« Pourquoi êtes-vous là toute seule à pleurer quand tout le monde est allé assister à la réception de l’évêque et de son frère le capitaine ?
— Je suis infirme et je ne peux pas marcher, señora. Qu’ai-je à voir avec tous ces gens bien portants et heureux ? »[1]
En perdant l’usage de sa jambe, Catalina perd aussi le goût de se mêler aux autres, les heureux bien-portants. Elle perd aussi son fiancé, qu’un miracle lui rendra pourtant. Au drame physique s’est ajouté le drame social, moins dû à son infirmité qu’à la manière dont les autres l’estiment et la regardent. Ce second mal n’est-il pas artificiel ? Ne suffirait-il pas que la société changeât son regard sur cette infirmité pour qu’il disparaisse ? Cette idée explique l’étonnant développement ces dernières années, à peu près partout dans le monde, de programmes de sensibilisation et de rééducation à destination des valides : combattre l’exclusion des « handicapés », corriger les préjugés, lutter contre les stéréotypes.
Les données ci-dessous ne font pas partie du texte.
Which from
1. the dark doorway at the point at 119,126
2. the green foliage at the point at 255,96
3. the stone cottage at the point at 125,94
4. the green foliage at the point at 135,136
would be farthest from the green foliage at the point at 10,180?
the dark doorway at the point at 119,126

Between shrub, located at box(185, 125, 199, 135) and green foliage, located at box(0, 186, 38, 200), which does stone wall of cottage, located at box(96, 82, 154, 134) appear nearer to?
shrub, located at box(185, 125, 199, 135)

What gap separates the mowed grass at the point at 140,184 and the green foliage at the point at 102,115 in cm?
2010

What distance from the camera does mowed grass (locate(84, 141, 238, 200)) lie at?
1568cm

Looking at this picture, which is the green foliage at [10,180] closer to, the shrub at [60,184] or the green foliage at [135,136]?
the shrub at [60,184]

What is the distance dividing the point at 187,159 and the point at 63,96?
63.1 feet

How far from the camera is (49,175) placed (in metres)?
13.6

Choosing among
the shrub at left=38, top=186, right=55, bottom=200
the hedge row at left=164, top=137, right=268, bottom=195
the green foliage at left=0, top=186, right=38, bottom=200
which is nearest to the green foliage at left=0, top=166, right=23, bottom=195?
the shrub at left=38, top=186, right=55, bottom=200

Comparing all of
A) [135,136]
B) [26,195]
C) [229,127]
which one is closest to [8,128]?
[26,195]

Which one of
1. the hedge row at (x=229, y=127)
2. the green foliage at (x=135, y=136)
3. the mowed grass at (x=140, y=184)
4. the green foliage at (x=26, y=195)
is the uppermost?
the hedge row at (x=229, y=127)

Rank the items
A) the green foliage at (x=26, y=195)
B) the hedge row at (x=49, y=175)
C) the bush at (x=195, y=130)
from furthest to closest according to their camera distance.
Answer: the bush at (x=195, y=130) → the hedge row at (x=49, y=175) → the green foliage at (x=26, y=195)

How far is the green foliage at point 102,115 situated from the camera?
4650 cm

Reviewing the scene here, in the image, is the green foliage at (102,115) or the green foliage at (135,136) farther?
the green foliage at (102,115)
Bref, déstigmatiser l’infirmité. Tout ça paraît partir d’un bon sentiment, et pourtant, à y regarder de plus près, la bonté est souvent plus apparente que réelle. Que vaut la bonté revendiquée du marchand de miracles, qui a toujours gravité autour des invalides en faisant commerce de leur détresse ? Est-il évident que ces programmes vont beaucoup plus loin que ces charlatans ? C’est vrai, ils s’appuient généralement sur les « derniers travaux de la sociologie », aujourd’hui labellisés Disability studies, qui prétendent justifier ces stratégies par une vision scientifique de la sociologie du handicap. Mais que vaut cette sociologie ? En dernière instance, elle sort toute entière d’une même source, publiée par Erving Goffman en 1963 et traduite sous le titre Stigmates[2]. Et paradoxalement, cet ouvrage beaucoup plus subtil que ses innombrables rejetons, contient en lui-même une critique radicale de ces programmes de sensibilisation. Car, en réalité, ils éduquent qui, ces programmes, le valide, ou l’invalide ? Leur but est-il vraiment l’assistance publique des infirmes, dans la tradition révolutionnaire française ? N’est-ce pas plutôt la déculpabilisation des valides ? Leur salut moral ? La lecture du classique de Goffman nous donne quelques clés pour y voir plus clair et comprendre ce que disent de la violence de notre époque ces programmes de déstigmatisation.